Vaccine Therapy, Trastuzumab, and Vinorelbine in Treating Patients With Locally Recurrent or Metastatic Breast Cancer

OBJECTIVES:

Primary

- Determine the efficacy of multiepitope autologous dendritic cell vaccine in combination
with trastuzumab (Herceptin®) and vinorelbine ditartrate in patients with locally
recurrent or metastatic breast cancer whose tumors overexpress human epidermal growth
factor receptor 2 (HER2/neu).

Secondary

- Determine if this regimen is effective in generating functional antigen-specific T
cells.

OUTLINE:

- Therapeutic autologous dendritic cell (DC) preparation: Patients undergo mobilization of
DC and apheresis for production of therapeutic DC. DCs are expanded in vitro for 10-20
days and pulsed with E75 and E90 peptides.

- Treatment: Patients receive vinorelbine ditartrate IV over 6-10 minutes, therapeutic
autologous DC intradermally over 2-5 minutes, and trastuzumab (Herceptin®) IV over 30-90
minutes on day 1. Patients receive sargramostim (GM-CSF) subcutaneously on days 2, 4,
and 6, or until neutrophil counts recover.

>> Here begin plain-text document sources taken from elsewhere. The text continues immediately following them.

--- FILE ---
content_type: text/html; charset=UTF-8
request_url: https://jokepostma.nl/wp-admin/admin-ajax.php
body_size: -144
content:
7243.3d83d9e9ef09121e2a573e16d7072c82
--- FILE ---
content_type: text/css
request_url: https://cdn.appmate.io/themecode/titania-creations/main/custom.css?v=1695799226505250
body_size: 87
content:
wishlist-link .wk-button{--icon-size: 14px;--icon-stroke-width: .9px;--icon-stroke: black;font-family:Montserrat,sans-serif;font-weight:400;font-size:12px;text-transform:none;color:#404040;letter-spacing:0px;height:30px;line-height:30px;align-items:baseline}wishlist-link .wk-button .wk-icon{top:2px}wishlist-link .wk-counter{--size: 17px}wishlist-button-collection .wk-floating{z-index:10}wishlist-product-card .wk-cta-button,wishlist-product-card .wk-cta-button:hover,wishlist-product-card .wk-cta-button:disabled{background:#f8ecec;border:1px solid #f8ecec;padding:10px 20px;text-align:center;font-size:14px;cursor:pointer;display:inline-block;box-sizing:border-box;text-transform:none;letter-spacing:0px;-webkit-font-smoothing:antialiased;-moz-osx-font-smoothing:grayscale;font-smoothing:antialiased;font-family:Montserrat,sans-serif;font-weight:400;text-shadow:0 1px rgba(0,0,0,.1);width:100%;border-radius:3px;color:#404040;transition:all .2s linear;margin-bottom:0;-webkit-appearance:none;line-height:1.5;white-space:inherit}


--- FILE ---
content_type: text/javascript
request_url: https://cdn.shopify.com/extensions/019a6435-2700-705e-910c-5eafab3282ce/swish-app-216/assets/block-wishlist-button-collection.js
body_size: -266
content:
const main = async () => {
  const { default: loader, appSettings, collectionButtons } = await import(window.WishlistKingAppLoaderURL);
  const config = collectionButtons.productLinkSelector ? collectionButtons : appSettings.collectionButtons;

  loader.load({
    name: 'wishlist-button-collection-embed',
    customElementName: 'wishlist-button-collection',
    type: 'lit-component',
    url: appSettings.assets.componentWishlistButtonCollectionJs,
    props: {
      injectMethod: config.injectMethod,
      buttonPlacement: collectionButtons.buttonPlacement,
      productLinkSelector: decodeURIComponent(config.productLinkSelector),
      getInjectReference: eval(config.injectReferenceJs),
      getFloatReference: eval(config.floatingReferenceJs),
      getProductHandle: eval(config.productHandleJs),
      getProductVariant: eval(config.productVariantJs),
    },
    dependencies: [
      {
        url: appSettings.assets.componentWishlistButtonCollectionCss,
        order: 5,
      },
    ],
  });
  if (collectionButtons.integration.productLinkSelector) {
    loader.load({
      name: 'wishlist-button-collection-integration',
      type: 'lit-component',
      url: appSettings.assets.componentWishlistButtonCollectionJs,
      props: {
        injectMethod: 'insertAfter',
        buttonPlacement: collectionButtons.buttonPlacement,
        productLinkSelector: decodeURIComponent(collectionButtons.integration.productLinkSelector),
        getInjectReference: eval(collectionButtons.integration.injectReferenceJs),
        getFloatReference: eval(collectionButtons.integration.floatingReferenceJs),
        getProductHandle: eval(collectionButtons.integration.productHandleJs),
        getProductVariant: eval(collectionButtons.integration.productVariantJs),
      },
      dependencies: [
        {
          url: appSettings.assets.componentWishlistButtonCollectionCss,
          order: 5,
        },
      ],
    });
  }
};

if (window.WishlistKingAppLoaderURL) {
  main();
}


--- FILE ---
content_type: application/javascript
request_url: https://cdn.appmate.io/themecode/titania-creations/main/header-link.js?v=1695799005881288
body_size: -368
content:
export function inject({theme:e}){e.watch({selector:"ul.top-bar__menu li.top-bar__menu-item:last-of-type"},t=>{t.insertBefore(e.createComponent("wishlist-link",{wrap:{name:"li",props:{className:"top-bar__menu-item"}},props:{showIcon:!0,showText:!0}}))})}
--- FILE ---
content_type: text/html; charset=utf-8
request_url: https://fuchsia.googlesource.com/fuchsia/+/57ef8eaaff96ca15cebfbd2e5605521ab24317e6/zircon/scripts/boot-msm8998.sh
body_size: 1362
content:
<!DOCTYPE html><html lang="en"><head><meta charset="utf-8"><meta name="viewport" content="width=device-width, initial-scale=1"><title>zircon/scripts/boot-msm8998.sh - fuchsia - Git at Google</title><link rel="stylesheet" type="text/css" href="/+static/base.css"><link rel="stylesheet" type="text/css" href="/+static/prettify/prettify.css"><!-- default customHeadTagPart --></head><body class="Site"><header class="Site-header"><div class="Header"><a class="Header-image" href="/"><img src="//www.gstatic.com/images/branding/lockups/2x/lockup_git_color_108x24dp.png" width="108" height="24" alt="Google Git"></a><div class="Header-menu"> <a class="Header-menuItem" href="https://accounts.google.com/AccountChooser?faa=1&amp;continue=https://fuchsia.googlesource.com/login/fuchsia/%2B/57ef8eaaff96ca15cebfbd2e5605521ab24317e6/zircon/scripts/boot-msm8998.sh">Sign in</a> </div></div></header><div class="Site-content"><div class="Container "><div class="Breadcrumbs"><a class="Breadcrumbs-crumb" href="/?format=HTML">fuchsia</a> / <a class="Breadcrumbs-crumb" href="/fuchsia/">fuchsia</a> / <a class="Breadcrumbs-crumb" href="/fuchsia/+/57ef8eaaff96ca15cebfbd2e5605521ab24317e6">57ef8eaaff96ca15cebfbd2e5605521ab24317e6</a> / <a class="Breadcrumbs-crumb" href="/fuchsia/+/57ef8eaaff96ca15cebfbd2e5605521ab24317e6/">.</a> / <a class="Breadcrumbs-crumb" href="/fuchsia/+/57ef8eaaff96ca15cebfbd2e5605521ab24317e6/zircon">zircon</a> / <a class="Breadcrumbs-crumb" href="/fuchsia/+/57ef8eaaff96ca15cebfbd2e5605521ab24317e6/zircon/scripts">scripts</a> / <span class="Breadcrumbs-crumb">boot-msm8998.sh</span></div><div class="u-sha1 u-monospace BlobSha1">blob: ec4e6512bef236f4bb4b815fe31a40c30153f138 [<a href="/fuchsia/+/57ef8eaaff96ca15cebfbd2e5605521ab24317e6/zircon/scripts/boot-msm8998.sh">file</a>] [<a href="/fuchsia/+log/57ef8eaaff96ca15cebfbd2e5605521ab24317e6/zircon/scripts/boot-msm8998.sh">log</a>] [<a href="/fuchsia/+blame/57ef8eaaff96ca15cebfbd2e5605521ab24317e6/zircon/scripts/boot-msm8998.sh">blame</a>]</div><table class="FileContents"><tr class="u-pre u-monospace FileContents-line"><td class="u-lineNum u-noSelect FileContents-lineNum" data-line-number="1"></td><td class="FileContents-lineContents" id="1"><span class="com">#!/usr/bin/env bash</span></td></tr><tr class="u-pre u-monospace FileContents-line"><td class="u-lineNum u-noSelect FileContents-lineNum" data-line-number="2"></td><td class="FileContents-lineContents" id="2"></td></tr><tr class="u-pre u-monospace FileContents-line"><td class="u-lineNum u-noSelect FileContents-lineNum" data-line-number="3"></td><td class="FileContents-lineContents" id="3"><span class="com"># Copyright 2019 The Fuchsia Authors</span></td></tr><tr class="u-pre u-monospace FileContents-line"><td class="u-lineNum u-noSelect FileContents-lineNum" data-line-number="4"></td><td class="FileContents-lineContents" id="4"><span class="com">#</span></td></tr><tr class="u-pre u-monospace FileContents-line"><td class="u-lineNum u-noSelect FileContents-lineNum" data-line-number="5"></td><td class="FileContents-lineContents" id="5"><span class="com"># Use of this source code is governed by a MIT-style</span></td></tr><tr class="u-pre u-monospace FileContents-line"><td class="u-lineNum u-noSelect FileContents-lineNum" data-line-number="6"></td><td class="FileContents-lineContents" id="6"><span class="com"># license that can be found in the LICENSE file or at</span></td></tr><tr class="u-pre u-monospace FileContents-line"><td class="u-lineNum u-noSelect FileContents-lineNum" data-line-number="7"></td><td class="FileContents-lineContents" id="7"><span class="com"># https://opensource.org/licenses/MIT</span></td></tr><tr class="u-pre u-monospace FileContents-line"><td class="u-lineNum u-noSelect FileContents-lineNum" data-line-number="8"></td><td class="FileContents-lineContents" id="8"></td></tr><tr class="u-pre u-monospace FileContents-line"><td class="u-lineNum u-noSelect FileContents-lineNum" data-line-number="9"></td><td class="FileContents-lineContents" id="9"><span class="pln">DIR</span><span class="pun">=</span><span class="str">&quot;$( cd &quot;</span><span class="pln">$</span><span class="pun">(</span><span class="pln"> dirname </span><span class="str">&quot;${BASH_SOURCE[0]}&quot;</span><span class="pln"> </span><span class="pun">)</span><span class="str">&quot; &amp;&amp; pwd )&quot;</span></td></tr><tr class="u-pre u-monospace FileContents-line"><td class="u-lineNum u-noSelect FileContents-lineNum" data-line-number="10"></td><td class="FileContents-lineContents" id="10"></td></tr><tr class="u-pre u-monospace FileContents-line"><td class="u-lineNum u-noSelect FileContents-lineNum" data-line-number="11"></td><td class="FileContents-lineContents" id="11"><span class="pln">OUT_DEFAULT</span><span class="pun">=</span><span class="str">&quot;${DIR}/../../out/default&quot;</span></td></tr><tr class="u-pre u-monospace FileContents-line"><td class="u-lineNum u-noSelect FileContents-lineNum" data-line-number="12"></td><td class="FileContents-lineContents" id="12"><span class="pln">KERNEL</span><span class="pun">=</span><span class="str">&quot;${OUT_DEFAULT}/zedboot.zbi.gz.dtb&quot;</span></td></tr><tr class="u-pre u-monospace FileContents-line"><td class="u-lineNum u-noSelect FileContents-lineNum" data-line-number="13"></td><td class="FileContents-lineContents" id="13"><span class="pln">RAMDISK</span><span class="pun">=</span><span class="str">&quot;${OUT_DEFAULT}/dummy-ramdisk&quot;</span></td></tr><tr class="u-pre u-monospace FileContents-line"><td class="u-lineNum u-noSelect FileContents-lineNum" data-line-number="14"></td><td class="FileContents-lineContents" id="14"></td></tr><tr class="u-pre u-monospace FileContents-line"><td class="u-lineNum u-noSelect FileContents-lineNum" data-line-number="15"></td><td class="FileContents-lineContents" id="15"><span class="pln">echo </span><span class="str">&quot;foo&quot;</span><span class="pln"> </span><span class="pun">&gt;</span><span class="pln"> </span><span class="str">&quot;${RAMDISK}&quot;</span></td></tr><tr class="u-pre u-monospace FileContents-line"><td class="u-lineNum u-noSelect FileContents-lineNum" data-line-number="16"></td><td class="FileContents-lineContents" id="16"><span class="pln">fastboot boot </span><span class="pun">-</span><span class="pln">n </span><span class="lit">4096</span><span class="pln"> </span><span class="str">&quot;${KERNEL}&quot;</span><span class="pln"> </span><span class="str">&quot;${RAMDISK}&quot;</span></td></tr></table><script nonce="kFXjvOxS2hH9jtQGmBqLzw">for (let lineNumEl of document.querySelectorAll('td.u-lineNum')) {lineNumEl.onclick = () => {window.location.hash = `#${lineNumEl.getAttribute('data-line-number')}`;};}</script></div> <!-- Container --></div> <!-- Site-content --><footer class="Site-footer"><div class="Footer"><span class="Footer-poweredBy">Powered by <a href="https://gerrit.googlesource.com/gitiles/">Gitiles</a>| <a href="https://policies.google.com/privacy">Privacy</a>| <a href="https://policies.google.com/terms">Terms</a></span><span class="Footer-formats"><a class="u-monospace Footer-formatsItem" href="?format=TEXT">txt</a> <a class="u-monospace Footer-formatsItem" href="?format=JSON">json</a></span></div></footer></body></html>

Treatment repeats every 14 days for up to 6
courses (or more at the discretion of the investigator) in the absence of disease
progression or unacceptable toxicity.

After completion of study treatment, patients are followed every 3 months.

PATIENT ELIGIBILITY

4.1 Inclusion Criteria 4.1.1 Histologically proven metastatic breast cancer with measurable
or evaluable disease per investigator discretion.

4.1.2 Patients must be 18 years of age or older. Women of child bearing potential must be
practicing barrier or oral contraception for the duration of the study, or documented as
surgically sterile or one year post-menopausal.

4.1.3 Eastern Cooperative Oncology Group (ECOG) performance status 0-2 (See Appendix A).

4.1.5 Cardiac function by multigated acquisition scan (MUGA) with an ejection fraction (EF)
> 45% or an echocardiogram that shows normal left ventricle (LV) function.

4.1.6 Serum Creatinine < 2.0 mg/dl. 4.1.7 Hepatic transaminases (alanine aminotransferase
(ALT) and aspartate aminotransferase (AST)) ≤3.0 times the upper limit of normal if no
liver metastases or ≤5 times the upper limit of normal if liver metastases are present.

4.1.8 Bilirubin no more than 2 times normal.

4.1.9 Seronegative for HIV.

4.1.10 Negative for Hepatitis B surface antigen.

4.1.11 Signed and dated informed consent.

4.1.12 HLA A0201+ by DNA genotyping.

4.1.13 Absolute neutrophil count greater than 1,500/mm3. Platelet count greater 100,000/mm3
and hemoglobin greater than or equal to 10

4.1.14. 3+ expression of HER-2/neu from original pathology (diagnostic) tumor sample by
Immunohistochemistry (IHC) or 2+ expression by IHC with gene amplification by fluorescence
in situ hybridization (FISH).

4.1.15. Patients will be eligible even if they have failed treatment for metastatic breast
cancer with trastuzumab and a chemotherapy agent other than vinorelbine or if they have
progressed within 12 months of receiving adjuvant chemotherapy using trastuzumab and a
taxane.

4.2 Exclusion Criteria

4.2.1 Patients with any serious medical, cardiac, or psychiatric condition which, in the
opinion of the investigator, would make the patient unsuitable for study participation or
would impede probable compliance with the protocol.

4.2.2 Patients with central nervous system metastases must have stable disease for at least
3 months prior to study entry.

4.2.3 Patient is currently taking steroid medications. Systemic steroid treatment is not
allowed.

4.2.4 Patients that have failed prior therapy with vinorelbine + trastuzumab will not be
eligible for therapy.

4.2.5 Patient has received hormonal or cytotoxic chemotherapy within 14 days of apheresis
and within 28-30 days prior to study treatment.